REQUIREMENT:
Rewrite everything from the line containing "In the photo, which" down to the last line of the entries as a numbered list, dropping any blank lines.

DATA SECTION:
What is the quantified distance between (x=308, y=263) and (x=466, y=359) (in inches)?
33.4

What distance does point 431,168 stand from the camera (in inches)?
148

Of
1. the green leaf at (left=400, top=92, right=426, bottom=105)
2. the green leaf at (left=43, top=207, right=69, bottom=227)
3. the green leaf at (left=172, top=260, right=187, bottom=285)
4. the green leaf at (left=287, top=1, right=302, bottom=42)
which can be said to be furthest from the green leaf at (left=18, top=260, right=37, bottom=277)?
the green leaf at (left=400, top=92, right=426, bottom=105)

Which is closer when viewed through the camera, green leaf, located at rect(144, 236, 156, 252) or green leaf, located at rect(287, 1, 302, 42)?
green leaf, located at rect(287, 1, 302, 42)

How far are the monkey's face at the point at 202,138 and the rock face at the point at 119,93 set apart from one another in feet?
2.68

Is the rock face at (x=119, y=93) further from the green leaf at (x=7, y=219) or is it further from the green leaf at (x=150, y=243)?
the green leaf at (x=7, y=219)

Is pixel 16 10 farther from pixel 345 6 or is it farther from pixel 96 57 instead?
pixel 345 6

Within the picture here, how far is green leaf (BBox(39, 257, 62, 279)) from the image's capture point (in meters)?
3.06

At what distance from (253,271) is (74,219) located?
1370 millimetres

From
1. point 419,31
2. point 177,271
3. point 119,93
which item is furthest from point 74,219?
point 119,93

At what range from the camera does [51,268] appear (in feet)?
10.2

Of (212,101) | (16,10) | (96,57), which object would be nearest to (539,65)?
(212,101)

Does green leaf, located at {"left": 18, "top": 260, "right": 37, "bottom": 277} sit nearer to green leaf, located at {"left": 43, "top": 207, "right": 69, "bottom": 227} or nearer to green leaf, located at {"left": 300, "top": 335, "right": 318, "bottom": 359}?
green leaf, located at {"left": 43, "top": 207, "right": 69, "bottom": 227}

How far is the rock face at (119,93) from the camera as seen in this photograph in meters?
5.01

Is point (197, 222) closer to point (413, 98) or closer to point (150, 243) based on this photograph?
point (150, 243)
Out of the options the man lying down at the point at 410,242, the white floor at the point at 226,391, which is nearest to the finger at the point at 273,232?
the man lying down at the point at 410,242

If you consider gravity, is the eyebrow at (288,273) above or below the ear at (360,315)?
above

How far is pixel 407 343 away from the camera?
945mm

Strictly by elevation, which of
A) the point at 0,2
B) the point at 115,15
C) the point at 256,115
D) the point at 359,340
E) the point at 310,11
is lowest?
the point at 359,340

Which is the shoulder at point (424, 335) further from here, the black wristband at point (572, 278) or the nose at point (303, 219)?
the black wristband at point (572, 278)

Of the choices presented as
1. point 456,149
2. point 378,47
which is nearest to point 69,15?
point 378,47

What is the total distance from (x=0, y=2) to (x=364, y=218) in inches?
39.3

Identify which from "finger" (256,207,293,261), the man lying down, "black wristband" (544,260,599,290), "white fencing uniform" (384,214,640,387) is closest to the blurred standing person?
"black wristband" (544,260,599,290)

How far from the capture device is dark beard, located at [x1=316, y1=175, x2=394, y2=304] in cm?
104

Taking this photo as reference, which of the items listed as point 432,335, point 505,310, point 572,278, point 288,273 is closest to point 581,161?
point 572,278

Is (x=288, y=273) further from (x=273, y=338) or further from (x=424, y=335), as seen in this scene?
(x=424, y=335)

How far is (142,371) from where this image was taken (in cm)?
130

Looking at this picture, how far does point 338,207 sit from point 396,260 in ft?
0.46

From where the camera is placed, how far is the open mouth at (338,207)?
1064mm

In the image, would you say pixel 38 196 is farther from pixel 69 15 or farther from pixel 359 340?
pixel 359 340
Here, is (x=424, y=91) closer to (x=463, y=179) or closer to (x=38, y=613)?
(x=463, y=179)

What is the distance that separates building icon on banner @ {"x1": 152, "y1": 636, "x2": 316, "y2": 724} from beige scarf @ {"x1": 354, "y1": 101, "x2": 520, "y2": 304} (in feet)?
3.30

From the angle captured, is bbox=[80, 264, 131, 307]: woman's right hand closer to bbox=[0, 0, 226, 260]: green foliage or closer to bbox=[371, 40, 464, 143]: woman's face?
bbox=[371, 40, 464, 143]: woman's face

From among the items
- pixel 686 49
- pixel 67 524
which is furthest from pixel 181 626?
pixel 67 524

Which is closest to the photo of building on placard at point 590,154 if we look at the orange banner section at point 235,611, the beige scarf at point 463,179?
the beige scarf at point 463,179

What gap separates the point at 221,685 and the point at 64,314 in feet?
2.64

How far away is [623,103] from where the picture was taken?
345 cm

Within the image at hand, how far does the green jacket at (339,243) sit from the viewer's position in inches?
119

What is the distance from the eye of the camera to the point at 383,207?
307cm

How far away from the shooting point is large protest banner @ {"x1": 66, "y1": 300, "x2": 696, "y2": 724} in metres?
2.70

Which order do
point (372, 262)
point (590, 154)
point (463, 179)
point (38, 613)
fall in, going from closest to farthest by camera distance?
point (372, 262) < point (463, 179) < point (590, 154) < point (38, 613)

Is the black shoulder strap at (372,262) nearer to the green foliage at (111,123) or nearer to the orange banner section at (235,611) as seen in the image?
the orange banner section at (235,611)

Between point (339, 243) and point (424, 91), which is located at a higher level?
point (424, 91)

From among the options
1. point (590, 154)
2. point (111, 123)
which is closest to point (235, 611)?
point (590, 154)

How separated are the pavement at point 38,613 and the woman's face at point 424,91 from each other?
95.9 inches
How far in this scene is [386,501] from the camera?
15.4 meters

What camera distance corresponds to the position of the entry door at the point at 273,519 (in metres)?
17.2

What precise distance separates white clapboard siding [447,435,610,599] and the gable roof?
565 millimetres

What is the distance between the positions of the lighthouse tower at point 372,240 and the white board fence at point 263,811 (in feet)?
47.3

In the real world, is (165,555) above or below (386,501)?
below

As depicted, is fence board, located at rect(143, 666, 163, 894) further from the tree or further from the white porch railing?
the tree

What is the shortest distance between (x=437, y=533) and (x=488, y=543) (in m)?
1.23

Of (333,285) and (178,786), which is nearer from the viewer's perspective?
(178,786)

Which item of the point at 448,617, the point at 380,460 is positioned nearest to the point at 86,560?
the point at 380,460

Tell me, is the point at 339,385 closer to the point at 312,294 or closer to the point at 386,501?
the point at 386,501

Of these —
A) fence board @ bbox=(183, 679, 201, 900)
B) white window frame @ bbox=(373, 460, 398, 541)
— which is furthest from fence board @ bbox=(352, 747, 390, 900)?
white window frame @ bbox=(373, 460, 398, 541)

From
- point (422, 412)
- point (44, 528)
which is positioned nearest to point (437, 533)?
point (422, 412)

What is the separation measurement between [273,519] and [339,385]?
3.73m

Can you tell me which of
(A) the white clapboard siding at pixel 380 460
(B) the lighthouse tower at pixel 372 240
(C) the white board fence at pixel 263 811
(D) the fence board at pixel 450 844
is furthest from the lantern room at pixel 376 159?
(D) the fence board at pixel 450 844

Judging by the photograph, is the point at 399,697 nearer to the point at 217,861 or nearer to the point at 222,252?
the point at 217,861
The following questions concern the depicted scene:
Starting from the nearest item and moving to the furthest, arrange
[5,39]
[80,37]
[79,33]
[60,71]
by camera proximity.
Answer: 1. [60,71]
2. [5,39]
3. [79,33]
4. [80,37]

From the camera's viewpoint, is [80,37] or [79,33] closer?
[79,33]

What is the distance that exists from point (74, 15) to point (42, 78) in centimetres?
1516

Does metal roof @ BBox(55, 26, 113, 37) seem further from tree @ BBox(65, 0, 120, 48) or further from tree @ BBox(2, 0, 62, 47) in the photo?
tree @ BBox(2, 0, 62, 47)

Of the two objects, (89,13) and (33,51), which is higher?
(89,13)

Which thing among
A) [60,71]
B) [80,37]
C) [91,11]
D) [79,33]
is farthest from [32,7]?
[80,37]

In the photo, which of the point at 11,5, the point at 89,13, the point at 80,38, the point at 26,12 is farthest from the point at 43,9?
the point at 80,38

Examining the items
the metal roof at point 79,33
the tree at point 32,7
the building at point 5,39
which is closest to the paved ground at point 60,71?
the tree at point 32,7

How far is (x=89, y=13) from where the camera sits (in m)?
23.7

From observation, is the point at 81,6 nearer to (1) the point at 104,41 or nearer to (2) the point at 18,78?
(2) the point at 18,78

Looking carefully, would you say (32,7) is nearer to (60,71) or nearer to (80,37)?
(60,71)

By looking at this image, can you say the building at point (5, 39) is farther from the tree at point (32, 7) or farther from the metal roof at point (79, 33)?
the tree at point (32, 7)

EXPECTED ANSWER:
1. In the photo, which of the point at 11,5, the point at 89,13, the point at 80,38, the point at 26,12 is farthest from the point at 43,9?
2. the point at 80,38
3. Examining the items
4. the metal roof at point 79,33
5. the tree at point 32,7
6. the building at point 5,39
7. which is closest to the paved ground at point 60,71?
8. the tree at point 32,7
9. How far is (x=89, y=13) from where the camera sits (in m)?
10. 23.7
11. From observation, is the point at 81,6 nearer to (1) the point at 104,41 or nearer to (2) the point at 18,78?
12. (2) the point at 18,78
13. Looking carefully, would you say (32,7) is nearer to (60,71) or nearer to (80,37)?
14. (60,71)
15. By looking at this image, can you say the building at point (5, 39) is farther from the tree at point (32, 7) or farther from the metal roof at point (79, 33)?
16. the tree at point (32, 7)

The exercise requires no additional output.